Les institutions de cette démocratie instrumentale pourraient tout aussi bien servir une monarchie constitutionnelle comme celles de nos voisins britanniques, servant les intérêts d’une caste nobiliaire. Ou bien celle d’une principauté comme Monaco ou le Liechtenstein.

 

Le souci naît de la divergence entre nos valeurs républicaines affichées, notamment l’égalité de tous les citoyens, et la réalité toute autre de monarques républicains décidant pour le compte d’une élite, pour le compte d’une caste dont nous sommes majoritairement exclus. Pour quelle raison ce président, ces députés, sénateurs, ces hauts fonctionnaires, préfets, énarques, décident pour nous, en notre nom, au nom du peuple dans son entier, peuvent prendre des mesures de privation des libertés publiques qui ne s’appliquent qu’à nous, qu’aux sans-dents pour plagier un précédent monarque républicain.

 

Nous en sommes arrivés là. Soyez heureux, bon peuple de France, que vous soyez dirigés par une caste de monarques républicains. Où ce n’est même pas une caste fondée sur le mérite éducatif, car il permettrait à tous d’avoir les mêmes chances d’être remarqués … Mais c’est une caste fondée sur des réseaux cachés, pour certains inavoués par nature (loges maçonniques, cercles, clubs de notables…), par l’appartenance à des féodalités (famille, richesse, grandes écoles…), qui par définition excluent sans appel tous ceux qui n’en bénéficient pas. 

 

Evidemment, certains peuvent vivre très heureux hors de cette élite. On peut être heureux en travaillant la terre, au rythme des saisons, des éléments. Certains peuvent réussir sans disposer sésames. Mais des exceptions n’ont jamais remis en cause des règles. Voilà la France. Voilà la démocratie ! 

 

Et le seul espoir de changement trouve son origine dans un nouveau cercle, dans un nouveau réseau, celui des #black lives matter, dans un anti-système qui veut fonder une contestation de l’ordre social établi en fonction de la couleur de peau, en fonction du genre humain, en un mot sur la convergence des luttes contre le patriarcat blanc ! Mais ces gens ne cherchent pas à partager le pouvoir, à donner le pouvoir aux foules.

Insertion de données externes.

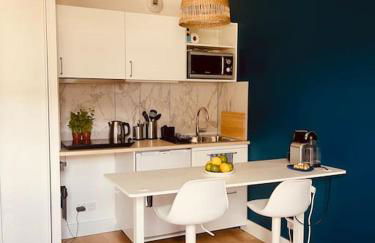 Le Dalgabio -1 min de la gare- - Foto 2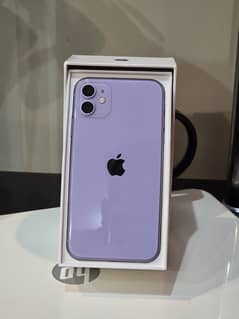 iphone 11 PTA Approved ( Physical + E-sim )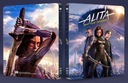 ЧЕРНЫЕ БАРОНЫ АЛИТА: БОЕВОЙ АНГЕЛ 4K Ultra HD + 3D + 2D + Blu-ray Бонус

Ils ne cherchent qu’une chose : renverser le pouvoir établi pour établir leur propre pouvoir personnel, permettre l’émergence d’une nouvelle élite et d’un peuple les soutenant, sur la base de la couleur de peau, de leur statut de supposées victimes du patriarcat blanc, sans comprendre que nous sommes des millions à être exclus du pouvoir sans lien avec la couleur de peau. Du moins, c’est mon regard.